■ Using the information
1) List every issue or pull request number that appears in the #m-labs IRC log.
2) Reproduce the part of the #m-labs IRC log starting with "01:05 <GitHub82> [smoltcp]" and going on through "the 3.0 release)".

■ Document section
•••
#m-labs on 2017-10-13 — irc logs at freenode.irclog.whitequark.org

2015-03-04 14:45 sb0 changed the topic of #m-labs to: ARTIQ, Migen, MiSoC, Mixxeo & other M-Labs projects :: fka #milkymist :: Logs http://irclog.whitequark.org/m-labs

01:05 <GitHub82> [smoltcp] podhrmic closed pull request #53: IGMP support (master...igmp) https://git.io/vdrfz

01:05 <GitHub175> [smoltcp] podhrmic commented on issue #53: Closing for now, will reopen with more complete feature set. https://git.io/vdiij

01:27 <GitHub106> [smoltcp] podhrmic opened issue #56: rustfmt.toml for smoltcp https://git.io/vdiX0

02:12 <GitHub111> [smoltcp] whitequark commented on issue #56: Sure. Do you think you could play with rustfmt's options to get an output very close to the current one? Then I'll merge that and reformat the rest. https://git.io/vdiMV

02:18 <GitHub193> [artiq] sbourdeauducq commented on issue #838: > Yes, "reset" refers to rebooting the FPGA board.... https://github.com/m-labs/artiq/issues/838#issuecomment-336331534

02:46 <sb0> rjo, I just built it locally last time (for the 3.0 release)

02:47 <sb0> (it == misoc)
•••
■ Recorded data

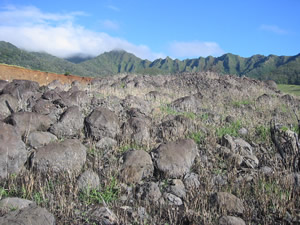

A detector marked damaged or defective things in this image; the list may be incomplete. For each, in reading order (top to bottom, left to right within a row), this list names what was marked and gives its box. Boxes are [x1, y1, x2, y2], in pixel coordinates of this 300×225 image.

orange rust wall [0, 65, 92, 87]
•••
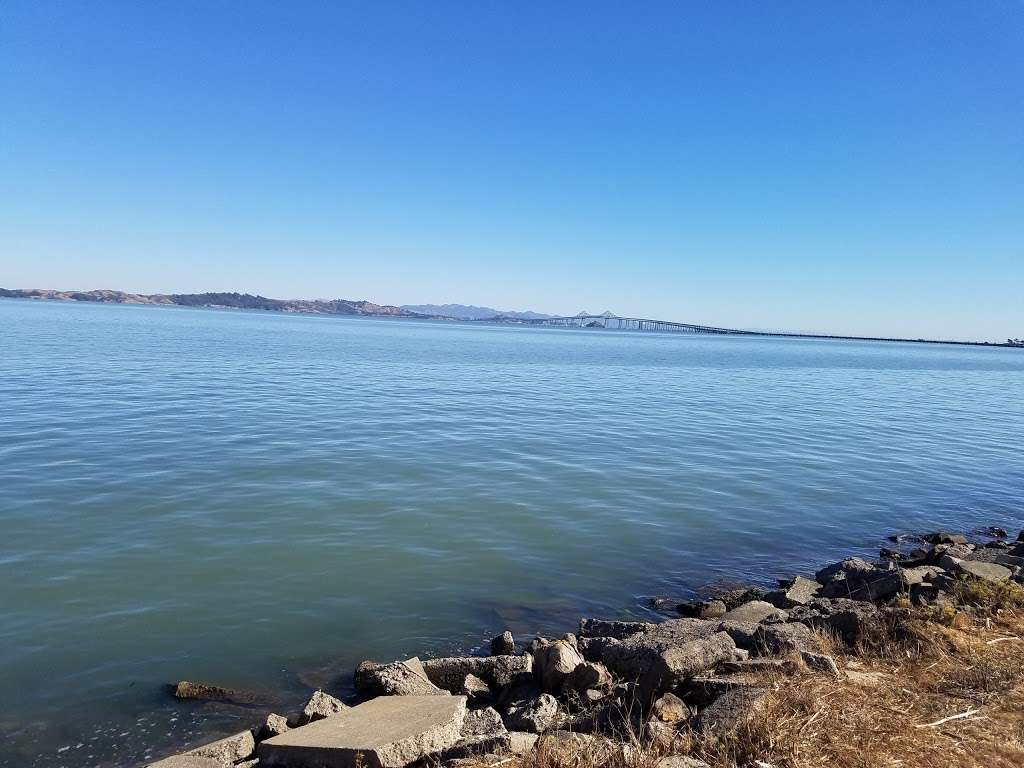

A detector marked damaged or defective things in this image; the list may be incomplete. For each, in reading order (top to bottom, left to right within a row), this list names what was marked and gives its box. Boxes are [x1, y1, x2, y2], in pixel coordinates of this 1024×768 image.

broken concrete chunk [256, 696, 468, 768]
•••
■ Solutions to the problems
1) #53, #56, #838

2)
01:05 <GitHub82> [smoltcp] podhrmic closed pull request #53: IGMP support (master...igmp) https://git.io/vdrfz

01:05 <GitHub175> [smoltcp] podhrmic commented on issue #53: Closing for now, will reopen with more complete feature set. https://git.io/vdiij

01:27 <GitHub106> [smoltcp] podhrmic opened issue #56: rustfmt.toml for smoltcp https://git.io/vdiX0

02:12 <GitHub111> [smoltcp] whitequark commented on issue #56: Sure. Do you think you could play with rustfmt's options to get an output very close to the current one? Then I'll merge that and reformat the rest. https://git.io/vdiMV

02:18 <GitHub193> [artiq] sbourdeauducq commented on issue #838: > Yes, "reset" refers to rebooting the FPGA board.... https://github.com/m-labs/artiq/issues/838#issuecomment-336331534

02:46 <sb0> rjo, I just built it locally last time (for the 3.0 release)